This is a custom Spark data source for connecting to Aveva's Pi Web API. It was created using the Python data source API which was made available as of Spark 4.0.0 and requires at least Spark 4.0.0.
Currently, only batch read is implemented.
pip install pyspark-pifrom pispark_pi import PiDataSource
spark = SparkSession.builder.getOrCreate()
spark.dataSource.register(PiDataSource)
connection_info = {
"host": "https://example.com",
"authMethod": "basic",
"username": "username",
"password": "password",
"server": "name_of_data_archive_server"
}
df = spark.read.format("pi").options(
**connection_info,
requestType="recorded",
startTime="1970-01-01T00:00:00Z",
endTime="1970-01-02T00:00:00Z"
).load("a.pi.point.name")
# Or, for more than one point:
points = ["a.pi.point.name", "another.pi.point.name"]

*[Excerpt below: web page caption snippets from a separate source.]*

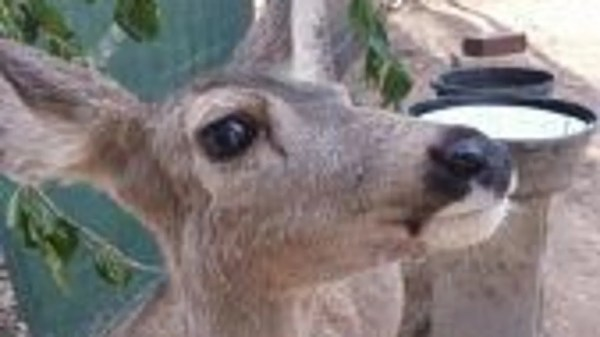 Arizona Game and Fish confiscates 'kidnapped' fawn near ...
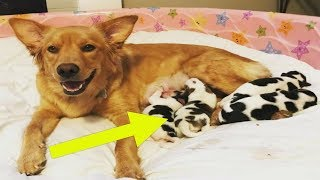 Foster Family Is Stunned When Pregnant Mama Gives Birth To 4 Baby 'Cows'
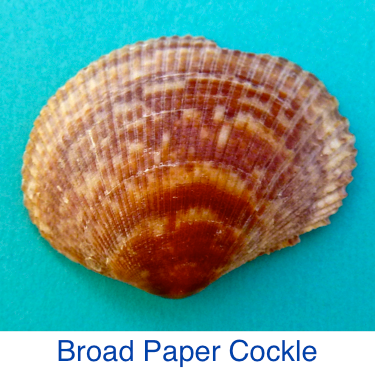 Broad Paper Cockle shell id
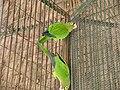 Aratinga canicularis -Mexico.jpg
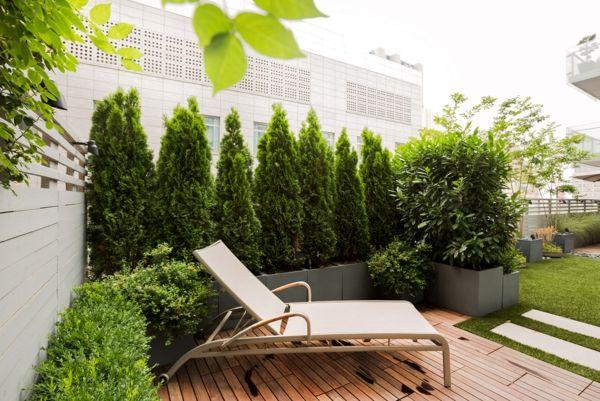 immergrüne pflanzen lebedige sichtschutz für terrasse | garten, Terrassen ideen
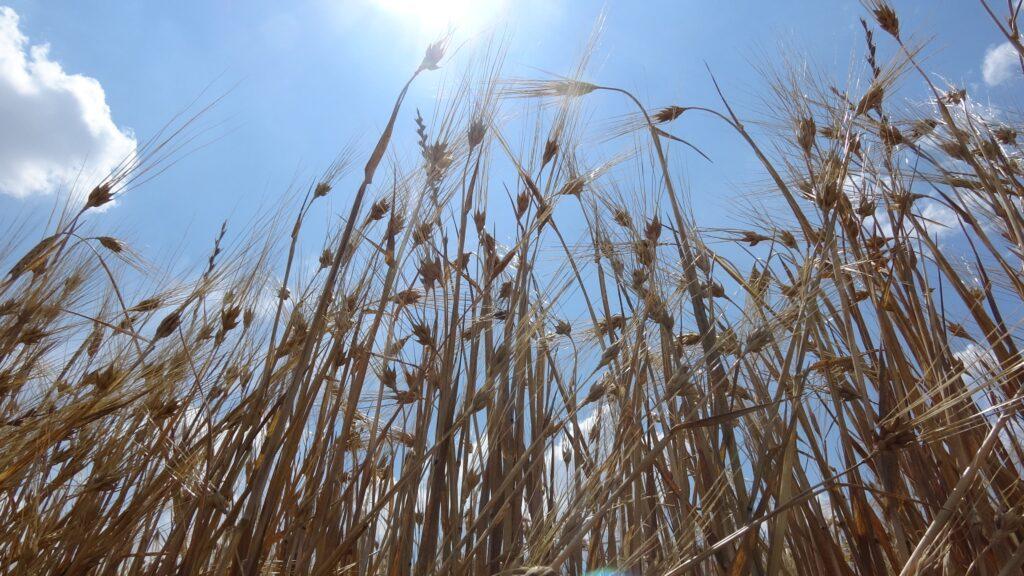 Buğday hasadı besiciyi sevindirdi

.load(points)Either a single point name or a list of multiple point names can be provided to load.
All points in a single read call must be of the same PointType.
Currently, only retrieves string values for Digital pointTypes.

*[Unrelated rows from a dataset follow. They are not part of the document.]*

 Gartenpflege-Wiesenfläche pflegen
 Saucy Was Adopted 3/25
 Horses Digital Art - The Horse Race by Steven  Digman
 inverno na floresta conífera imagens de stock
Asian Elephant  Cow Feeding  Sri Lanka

Additional options can be defined using the option/options functions.
Most options line up exactly with the query parameters passed to the get recorded, get interpolated, and get summary endpoints of the web API. Additional options are also defined for connection details, authentication, selecting which type of request to send, and working with the web API's rate limit (elaborated on below).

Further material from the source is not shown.